Al-Sabah has lived away from home most of his life. At 11, he was sent to an English-speaking school in Cairo. He was miserable; the language and the English system of discipline were foreign to him. At 12, he transferred to prep school in England -- first Devon, then Kingarth on the Isle of Wight.

After prep school, he married his second cousin, who had also been studying in England. They returned to Kuwait for the wedding and stayed through the birth of their first child, a son. (They now have three sons and two daughters; the youngest, a boy, will be entering kindergarten.) Al-Sabah was 18 when his first was born.

"To marry young in Kuwait is a welcome thing," he says. "I think maybe they don't want us to be straying around the world."

He and his wife Awatif (now 40 years old) returned to school in England, leaving their baby with his parents. "It was very hard," he says. "But my parents were very attached to him, and he was very young. He needed better attention and care than we could give him. We had our minds on our studies. But we went back to Kuwait every year."

After law school and an apprenticeship in London in divorce law for a few months, he returned to Kuwait and a job in the foreign ministry as a lawyer. In the early '70s, he worked at the United Nations, and in 1975 he was posted to London as ambassador to Great Britain (along with Sweden, Norway and Denmark). He became ambassador here in 1981.

And while the United States may be his most demanding post, it's not his only one. He's also the ambassador to Venezuela and Canada, each of which he manages to visit about once a year. "We do have a lack of human resources, and we have to spread ourselves thin," he says.

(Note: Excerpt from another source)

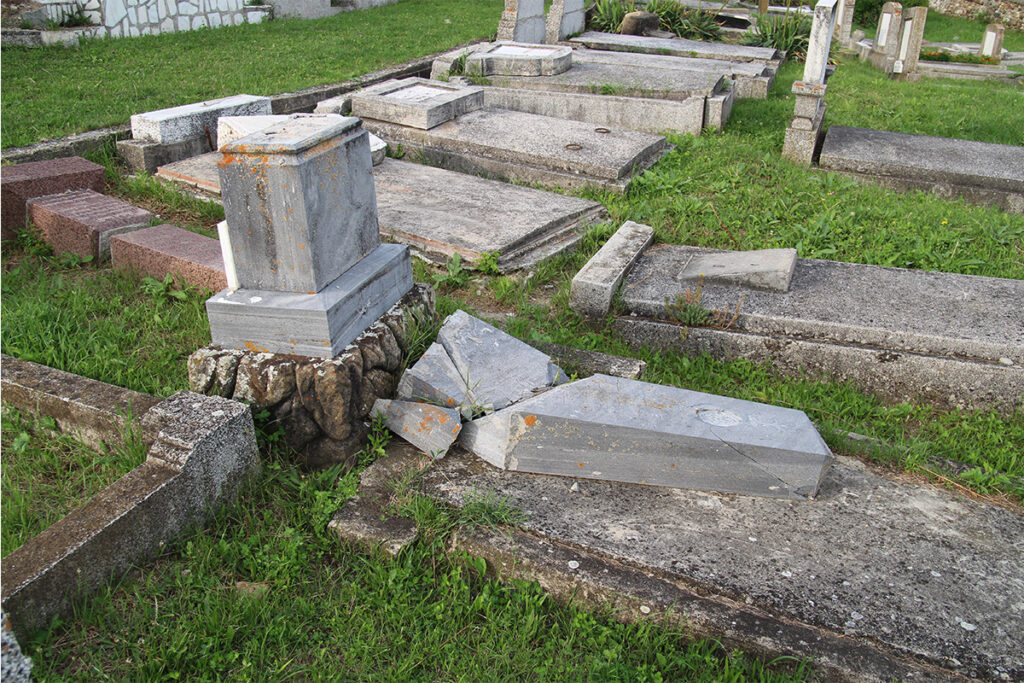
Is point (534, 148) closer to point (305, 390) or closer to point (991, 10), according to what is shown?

Temperatures in Kuwait this time of the year run to 120 degrees, but Al-Sabah chafes at the Washington heat like everyone else. "We feel it more in Washington," he says. "Maybe it's the humidity."

He says he has visited "every major city" in the United States, and sometimes has to explain where Kuwait is. "Some of them think it's in the Caribbean or South America," he says. "I notice in schools that they don't teach much geography."

He often talks about non-Kuwaiti matters: "Over 50 percent of the time is devoted to the Arab-Israeli conflict rather than Kuwait." (Kuwaitis feel about Israel "as any Arab country feels about Israel," he says: "We would like to see Palestinians return to their homeland . . . We would like to see Palestinian self-determination.")

As was expected of him, he expects discipline of the approximately 4,000 Kuwaiti students studying in America. About half are on government scholarship.

Several years ago, when he discovered that 80 Kuwaiti students were at the same college in Michigan, he visited the campus and found the students had segregated themselves into something of a comfortable Kuwaiti community. When he found out that the students were not being held to the same standards as Americans, he says, he pulled them out.

"I have seen some of our students graduating who don't know how to speak English," he says, a wave of incredulity washing over his face. "How did they graduate from college? This has been one of my main concerns. We're building up future leadership in our country. We have to be careful about this."

He sympathizes with the students' difficulties adjusting to the language, culture and ways of Americans. "We all had problems living abroad at first," he says. "But you learn to take it. And we feel after six months" -- he shrugs a little -- "they'll be fine."

Al-Sabah says it's nearing time to return to Kuwait -- his younger children know nothing of their homeland -- and that will be no problem: "For a Kuwaiti to leave Kuwait and not come back, he must be crazy. He gets everything in Kuwait free."